Como población, los jóvenes y adultos son quienes mayor cantidad de consultas realizan. Esta etapa supone la independencia en variases esferas de la vida, lo que posibilita que establezcan consultas, bajo los propios criterios de pensamiento, las propias referencias. Debido que son las etapas de mayor extensión temporal y de mayor autonomía, las consultas y los padecimientos por lo que se consulta, son de diversos tipos.

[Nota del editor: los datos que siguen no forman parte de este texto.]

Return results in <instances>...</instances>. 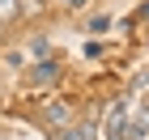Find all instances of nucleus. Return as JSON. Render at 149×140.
I'll use <instances>...</instances> for the list:
<instances>
[{
    "label": "nucleus",
    "mask_w": 149,
    "mask_h": 140,
    "mask_svg": "<svg viewBox=\"0 0 149 140\" xmlns=\"http://www.w3.org/2000/svg\"><path fill=\"white\" fill-rule=\"evenodd\" d=\"M107 140H128V102H111V110H107Z\"/></svg>",
    "instance_id": "obj_1"
},
{
    "label": "nucleus",
    "mask_w": 149,
    "mask_h": 140,
    "mask_svg": "<svg viewBox=\"0 0 149 140\" xmlns=\"http://www.w3.org/2000/svg\"><path fill=\"white\" fill-rule=\"evenodd\" d=\"M47 123H51V128H68L72 123V106L68 102H51L47 106Z\"/></svg>",
    "instance_id": "obj_2"
},
{
    "label": "nucleus",
    "mask_w": 149,
    "mask_h": 140,
    "mask_svg": "<svg viewBox=\"0 0 149 140\" xmlns=\"http://www.w3.org/2000/svg\"><path fill=\"white\" fill-rule=\"evenodd\" d=\"M56 77H60V64H56V59H38V68H34V81H38V85H51Z\"/></svg>",
    "instance_id": "obj_3"
},
{
    "label": "nucleus",
    "mask_w": 149,
    "mask_h": 140,
    "mask_svg": "<svg viewBox=\"0 0 149 140\" xmlns=\"http://www.w3.org/2000/svg\"><path fill=\"white\" fill-rule=\"evenodd\" d=\"M98 136V123H81V128H64L60 140H94Z\"/></svg>",
    "instance_id": "obj_4"
},
{
    "label": "nucleus",
    "mask_w": 149,
    "mask_h": 140,
    "mask_svg": "<svg viewBox=\"0 0 149 140\" xmlns=\"http://www.w3.org/2000/svg\"><path fill=\"white\" fill-rule=\"evenodd\" d=\"M30 55H34V59H47V55H51V43H47V38L38 34L34 43H30Z\"/></svg>",
    "instance_id": "obj_5"
},
{
    "label": "nucleus",
    "mask_w": 149,
    "mask_h": 140,
    "mask_svg": "<svg viewBox=\"0 0 149 140\" xmlns=\"http://www.w3.org/2000/svg\"><path fill=\"white\" fill-rule=\"evenodd\" d=\"M136 89H149V72H145V77H141V81H136Z\"/></svg>",
    "instance_id": "obj_6"
}]
</instances>
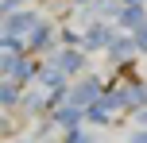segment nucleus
I'll return each instance as SVG.
<instances>
[{"label": "nucleus", "mask_w": 147, "mask_h": 143, "mask_svg": "<svg viewBox=\"0 0 147 143\" xmlns=\"http://www.w3.org/2000/svg\"><path fill=\"white\" fill-rule=\"evenodd\" d=\"M51 66H58L62 74H74V70H81V66H85V58H81L78 50H62V54H54V62H51Z\"/></svg>", "instance_id": "obj_5"}, {"label": "nucleus", "mask_w": 147, "mask_h": 143, "mask_svg": "<svg viewBox=\"0 0 147 143\" xmlns=\"http://www.w3.org/2000/svg\"><path fill=\"white\" fill-rule=\"evenodd\" d=\"M85 120H93V124H105V120H109V108H105L101 101H93V105L85 108Z\"/></svg>", "instance_id": "obj_10"}, {"label": "nucleus", "mask_w": 147, "mask_h": 143, "mask_svg": "<svg viewBox=\"0 0 147 143\" xmlns=\"http://www.w3.org/2000/svg\"><path fill=\"white\" fill-rule=\"evenodd\" d=\"M136 39H140V50H147V19L136 27Z\"/></svg>", "instance_id": "obj_14"}, {"label": "nucleus", "mask_w": 147, "mask_h": 143, "mask_svg": "<svg viewBox=\"0 0 147 143\" xmlns=\"http://www.w3.org/2000/svg\"><path fill=\"white\" fill-rule=\"evenodd\" d=\"M78 120H81V112H78V105H74V101H70V105H62L58 112H54V124H62L66 132L78 128Z\"/></svg>", "instance_id": "obj_6"}, {"label": "nucleus", "mask_w": 147, "mask_h": 143, "mask_svg": "<svg viewBox=\"0 0 147 143\" xmlns=\"http://www.w3.org/2000/svg\"><path fill=\"white\" fill-rule=\"evenodd\" d=\"M109 43H112V31L105 27V23H93V27L85 31V46H89V50H97V46H109Z\"/></svg>", "instance_id": "obj_4"}, {"label": "nucleus", "mask_w": 147, "mask_h": 143, "mask_svg": "<svg viewBox=\"0 0 147 143\" xmlns=\"http://www.w3.org/2000/svg\"><path fill=\"white\" fill-rule=\"evenodd\" d=\"M124 4H140V0H124Z\"/></svg>", "instance_id": "obj_17"}, {"label": "nucleus", "mask_w": 147, "mask_h": 143, "mask_svg": "<svg viewBox=\"0 0 147 143\" xmlns=\"http://www.w3.org/2000/svg\"><path fill=\"white\" fill-rule=\"evenodd\" d=\"M128 105H136V108L147 105V89H143L140 81H128Z\"/></svg>", "instance_id": "obj_9"}, {"label": "nucleus", "mask_w": 147, "mask_h": 143, "mask_svg": "<svg viewBox=\"0 0 147 143\" xmlns=\"http://www.w3.org/2000/svg\"><path fill=\"white\" fill-rule=\"evenodd\" d=\"M0 101H4V105H16V81H4V89H0Z\"/></svg>", "instance_id": "obj_11"}, {"label": "nucleus", "mask_w": 147, "mask_h": 143, "mask_svg": "<svg viewBox=\"0 0 147 143\" xmlns=\"http://www.w3.org/2000/svg\"><path fill=\"white\" fill-rule=\"evenodd\" d=\"M47 39H51V27H47V23H35V27H31V35H27V50H43Z\"/></svg>", "instance_id": "obj_7"}, {"label": "nucleus", "mask_w": 147, "mask_h": 143, "mask_svg": "<svg viewBox=\"0 0 147 143\" xmlns=\"http://www.w3.org/2000/svg\"><path fill=\"white\" fill-rule=\"evenodd\" d=\"M101 93H105V89H101V81L93 77V81H81L78 89H70V101H74V105H85V108H89L93 101H101Z\"/></svg>", "instance_id": "obj_2"}, {"label": "nucleus", "mask_w": 147, "mask_h": 143, "mask_svg": "<svg viewBox=\"0 0 147 143\" xmlns=\"http://www.w3.org/2000/svg\"><path fill=\"white\" fill-rule=\"evenodd\" d=\"M16 77H20V81H31V77H35V66H31V62H20V70H16Z\"/></svg>", "instance_id": "obj_12"}, {"label": "nucleus", "mask_w": 147, "mask_h": 143, "mask_svg": "<svg viewBox=\"0 0 147 143\" xmlns=\"http://www.w3.org/2000/svg\"><path fill=\"white\" fill-rule=\"evenodd\" d=\"M136 120H140V124H143V128H147V105L140 108V112H136Z\"/></svg>", "instance_id": "obj_15"}, {"label": "nucleus", "mask_w": 147, "mask_h": 143, "mask_svg": "<svg viewBox=\"0 0 147 143\" xmlns=\"http://www.w3.org/2000/svg\"><path fill=\"white\" fill-rule=\"evenodd\" d=\"M136 50H140V39H112L109 43V54H112V62H132L136 58Z\"/></svg>", "instance_id": "obj_3"}, {"label": "nucleus", "mask_w": 147, "mask_h": 143, "mask_svg": "<svg viewBox=\"0 0 147 143\" xmlns=\"http://www.w3.org/2000/svg\"><path fill=\"white\" fill-rule=\"evenodd\" d=\"M66 139H70V143H93L85 132H78V128H74V132H66Z\"/></svg>", "instance_id": "obj_13"}, {"label": "nucleus", "mask_w": 147, "mask_h": 143, "mask_svg": "<svg viewBox=\"0 0 147 143\" xmlns=\"http://www.w3.org/2000/svg\"><path fill=\"white\" fill-rule=\"evenodd\" d=\"M120 23H124L128 31H136V27L143 23V8H140V4H124V12H120Z\"/></svg>", "instance_id": "obj_8"}, {"label": "nucleus", "mask_w": 147, "mask_h": 143, "mask_svg": "<svg viewBox=\"0 0 147 143\" xmlns=\"http://www.w3.org/2000/svg\"><path fill=\"white\" fill-rule=\"evenodd\" d=\"M132 143H147V132H136V136H132Z\"/></svg>", "instance_id": "obj_16"}, {"label": "nucleus", "mask_w": 147, "mask_h": 143, "mask_svg": "<svg viewBox=\"0 0 147 143\" xmlns=\"http://www.w3.org/2000/svg\"><path fill=\"white\" fill-rule=\"evenodd\" d=\"M35 15L31 12H8V19H4V35H12V39H20V35H31V27H35Z\"/></svg>", "instance_id": "obj_1"}]
</instances>
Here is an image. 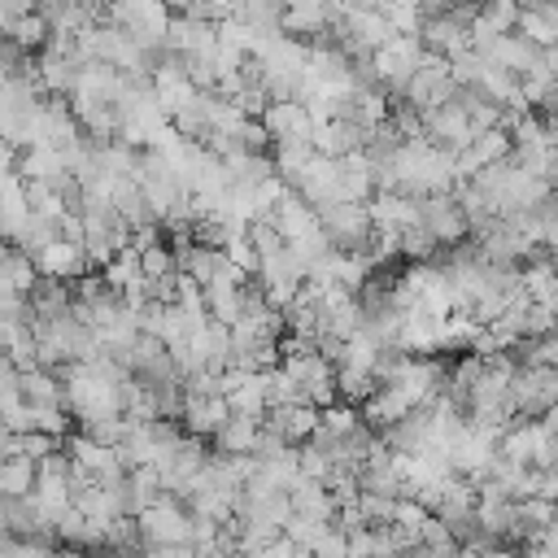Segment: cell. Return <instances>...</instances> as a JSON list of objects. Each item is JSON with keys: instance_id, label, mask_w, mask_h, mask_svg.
Masks as SVG:
<instances>
[{"instance_id": "cell-1", "label": "cell", "mask_w": 558, "mask_h": 558, "mask_svg": "<svg viewBox=\"0 0 558 558\" xmlns=\"http://www.w3.org/2000/svg\"><path fill=\"white\" fill-rule=\"evenodd\" d=\"M318 227L323 235L331 240V248L340 253H366V240H371V214H366V201H331L318 209Z\"/></svg>"}, {"instance_id": "cell-2", "label": "cell", "mask_w": 558, "mask_h": 558, "mask_svg": "<svg viewBox=\"0 0 558 558\" xmlns=\"http://www.w3.org/2000/svg\"><path fill=\"white\" fill-rule=\"evenodd\" d=\"M423 39L418 35H392L384 48L371 52V70H375V83L388 92V96H401V87L410 83V74L418 70L423 61Z\"/></svg>"}, {"instance_id": "cell-3", "label": "cell", "mask_w": 558, "mask_h": 558, "mask_svg": "<svg viewBox=\"0 0 558 558\" xmlns=\"http://www.w3.org/2000/svg\"><path fill=\"white\" fill-rule=\"evenodd\" d=\"M453 92H458V83H453L449 57H440V52H423L418 70H414V74H410V83L401 87V100H405V105H414V109L423 113V109H436V105L453 100Z\"/></svg>"}, {"instance_id": "cell-4", "label": "cell", "mask_w": 558, "mask_h": 558, "mask_svg": "<svg viewBox=\"0 0 558 558\" xmlns=\"http://www.w3.org/2000/svg\"><path fill=\"white\" fill-rule=\"evenodd\" d=\"M558 401V371L554 366H527L519 362L514 379H510V405L514 418H536Z\"/></svg>"}, {"instance_id": "cell-5", "label": "cell", "mask_w": 558, "mask_h": 558, "mask_svg": "<svg viewBox=\"0 0 558 558\" xmlns=\"http://www.w3.org/2000/svg\"><path fill=\"white\" fill-rule=\"evenodd\" d=\"M418 222L445 248H453V244H462L471 235V222H466L462 205L453 201V192H427V196H418Z\"/></svg>"}, {"instance_id": "cell-6", "label": "cell", "mask_w": 558, "mask_h": 558, "mask_svg": "<svg viewBox=\"0 0 558 558\" xmlns=\"http://www.w3.org/2000/svg\"><path fill=\"white\" fill-rule=\"evenodd\" d=\"M262 126L270 144H314V113L301 100H270L262 109Z\"/></svg>"}, {"instance_id": "cell-7", "label": "cell", "mask_w": 558, "mask_h": 558, "mask_svg": "<svg viewBox=\"0 0 558 558\" xmlns=\"http://www.w3.org/2000/svg\"><path fill=\"white\" fill-rule=\"evenodd\" d=\"M340 9L344 4H336V0H288L279 26L292 39H323V35H331V22L340 17Z\"/></svg>"}, {"instance_id": "cell-8", "label": "cell", "mask_w": 558, "mask_h": 558, "mask_svg": "<svg viewBox=\"0 0 558 558\" xmlns=\"http://www.w3.org/2000/svg\"><path fill=\"white\" fill-rule=\"evenodd\" d=\"M35 270H39L44 279L74 283V279H83V275L92 270V257H87L83 240H65V235H57V240L35 257Z\"/></svg>"}, {"instance_id": "cell-9", "label": "cell", "mask_w": 558, "mask_h": 558, "mask_svg": "<svg viewBox=\"0 0 558 558\" xmlns=\"http://www.w3.org/2000/svg\"><path fill=\"white\" fill-rule=\"evenodd\" d=\"M475 52H484L493 65H501L506 74H514V78H523L536 61H541V48L536 44H527L519 31H506V35H493V39H484Z\"/></svg>"}, {"instance_id": "cell-10", "label": "cell", "mask_w": 558, "mask_h": 558, "mask_svg": "<svg viewBox=\"0 0 558 558\" xmlns=\"http://www.w3.org/2000/svg\"><path fill=\"white\" fill-rule=\"evenodd\" d=\"M418 39H423V48H427V52L458 57V52H466V48H471V26H462V22H453L445 9H436V13H423Z\"/></svg>"}, {"instance_id": "cell-11", "label": "cell", "mask_w": 558, "mask_h": 558, "mask_svg": "<svg viewBox=\"0 0 558 558\" xmlns=\"http://www.w3.org/2000/svg\"><path fill=\"white\" fill-rule=\"evenodd\" d=\"M366 214H371V227H379V231H405V227L418 222V196H405V192H371Z\"/></svg>"}, {"instance_id": "cell-12", "label": "cell", "mask_w": 558, "mask_h": 558, "mask_svg": "<svg viewBox=\"0 0 558 558\" xmlns=\"http://www.w3.org/2000/svg\"><path fill=\"white\" fill-rule=\"evenodd\" d=\"M270 222L279 227V235L283 240H310V235H318L323 227H318V209L310 205V201H301L292 187L279 196V205L270 209Z\"/></svg>"}, {"instance_id": "cell-13", "label": "cell", "mask_w": 558, "mask_h": 558, "mask_svg": "<svg viewBox=\"0 0 558 558\" xmlns=\"http://www.w3.org/2000/svg\"><path fill=\"white\" fill-rule=\"evenodd\" d=\"M318 414H323V410H318V405H310V401H288V405L266 410V414H262V423H266V427H275L288 445H301V440L318 427Z\"/></svg>"}, {"instance_id": "cell-14", "label": "cell", "mask_w": 558, "mask_h": 558, "mask_svg": "<svg viewBox=\"0 0 558 558\" xmlns=\"http://www.w3.org/2000/svg\"><path fill=\"white\" fill-rule=\"evenodd\" d=\"M227 401L222 397H201V392H187L183 397V432H192V436H201V440H209L222 423H227Z\"/></svg>"}, {"instance_id": "cell-15", "label": "cell", "mask_w": 558, "mask_h": 558, "mask_svg": "<svg viewBox=\"0 0 558 558\" xmlns=\"http://www.w3.org/2000/svg\"><path fill=\"white\" fill-rule=\"evenodd\" d=\"M257 427L262 418H248V414H227V423L209 436L218 453H248L253 458V445H257Z\"/></svg>"}, {"instance_id": "cell-16", "label": "cell", "mask_w": 558, "mask_h": 558, "mask_svg": "<svg viewBox=\"0 0 558 558\" xmlns=\"http://www.w3.org/2000/svg\"><path fill=\"white\" fill-rule=\"evenodd\" d=\"M4 39H9V44H17L22 52H31V57H35V52H39V48L52 39V26H48V17H44L39 9H31V13H22V17H17V22L4 31Z\"/></svg>"}, {"instance_id": "cell-17", "label": "cell", "mask_w": 558, "mask_h": 558, "mask_svg": "<svg viewBox=\"0 0 558 558\" xmlns=\"http://www.w3.org/2000/svg\"><path fill=\"white\" fill-rule=\"evenodd\" d=\"M35 458L26 453H9L0 458V497H26L35 488Z\"/></svg>"}, {"instance_id": "cell-18", "label": "cell", "mask_w": 558, "mask_h": 558, "mask_svg": "<svg viewBox=\"0 0 558 558\" xmlns=\"http://www.w3.org/2000/svg\"><path fill=\"white\" fill-rule=\"evenodd\" d=\"M514 31H519L527 44H536V48H549V44H558V22H554L545 9H536V4H523V9H519V17H514Z\"/></svg>"}, {"instance_id": "cell-19", "label": "cell", "mask_w": 558, "mask_h": 558, "mask_svg": "<svg viewBox=\"0 0 558 558\" xmlns=\"http://www.w3.org/2000/svg\"><path fill=\"white\" fill-rule=\"evenodd\" d=\"M510 131L506 126H488V131H475L471 135V144H466V153H471V161L475 166H488V161H506L510 157Z\"/></svg>"}, {"instance_id": "cell-20", "label": "cell", "mask_w": 558, "mask_h": 558, "mask_svg": "<svg viewBox=\"0 0 558 558\" xmlns=\"http://www.w3.org/2000/svg\"><path fill=\"white\" fill-rule=\"evenodd\" d=\"M140 253V270L148 275V279H161V275H174L179 270V262H174V248H170V240H153V244H144V248H135Z\"/></svg>"}, {"instance_id": "cell-21", "label": "cell", "mask_w": 558, "mask_h": 558, "mask_svg": "<svg viewBox=\"0 0 558 558\" xmlns=\"http://www.w3.org/2000/svg\"><path fill=\"white\" fill-rule=\"evenodd\" d=\"M262 392H266V410L288 405V401H301V388H296V379H292L283 366L262 371Z\"/></svg>"}, {"instance_id": "cell-22", "label": "cell", "mask_w": 558, "mask_h": 558, "mask_svg": "<svg viewBox=\"0 0 558 558\" xmlns=\"http://www.w3.org/2000/svg\"><path fill=\"white\" fill-rule=\"evenodd\" d=\"M310 554H314V558H349V532L331 519V523L318 532V541H314Z\"/></svg>"}, {"instance_id": "cell-23", "label": "cell", "mask_w": 558, "mask_h": 558, "mask_svg": "<svg viewBox=\"0 0 558 558\" xmlns=\"http://www.w3.org/2000/svg\"><path fill=\"white\" fill-rule=\"evenodd\" d=\"M35 9V0H0V35L22 17V13H31Z\"/></svg>"}, {"instance_id": "cell-24", "label": "cell", "mask_w": 558, "mask_h": 558, "mask_svg": "<svg viewBox=\"0 0 558 558\" xmlns=\"http://www.w3.org/2000/svg\"><path fill=\"white\" fill-rule=\"evenodd\" d=\"M144 558H196L192 545H144Z\"/></svg>"}, {"instance_id": "cell-25", "label": "cell", "mask_w": 558, "mask_h": 558, "mask_svg": "<svg viewBox=\"0 0 558 558\" xmlns=\"http://www.w3.org/2000/svg\"><path fill=\"white\" fill-rule=\"evenodd\" d=\"M536 418H541V427H545V432H558V401H554L545 414H536Z\"/></svg>"}, {"instance_id": "cell-26", "label": "cell", "mask_w": 558, "mask_h": 558, "mask_svg": "<svg viewBox=\"0 0 558 558\" xmlns=\"http://www.w3.org/2000/svg\"><path fill=\"white\" fill-rule=\"evenodd\" d=\"M74 4H83V9H87V13H100V9H105V4H109V0H74Z\"/></svg>"}, {"instance_id": "cell-27", "label": "cell", "mask_w": 558, "mask_h": 558, "mask_svg": "<svg viewBox=\"0 0 558 558\" xmlns=\"http://www.w3.org/2000/svg\"><path fill=\"white\" fill-rule=\"evenodd\" d=\"M519 4H541V0H519Z\"/></svg>"}]
</instances>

Si se quiere hacer una caracterización de estas etapas, se puede decir que la juventud y la adultez presentan aspectos en común. Los logros madurativos a nivel psíquico y físico se encuentran ya consolidados habiendo alcanzado estabilidad. Por otro lado, la juventud supone un camino de desarrollo y consolidación de los aspectos que están implicados en la adultez. Los mismos pueden sinterizarse en dos grandes categorías: la esfera laboral y la esfera de vínculos exogámicos o vínculos por fuera del ámbito familiar. Estos dos aspectos son los que definen lo propio de estas etapas, siendo a su vez los que suelen generar mayores dificultades. Así, los problemas vocacionales, los conflictos varios que pueden encontrarse en la construcción y sostenimiento de un lugar en lo social a nivel laboral, aparecen frecuentemente como motivos de consulta. Por otro lado, las dificultades en el vínculo con la pareja, a nivel de la sexualidad, en relación a la asunción de roles relacionados con la maternidad o paternidad, suelen ser motivos de consulta frecuentes.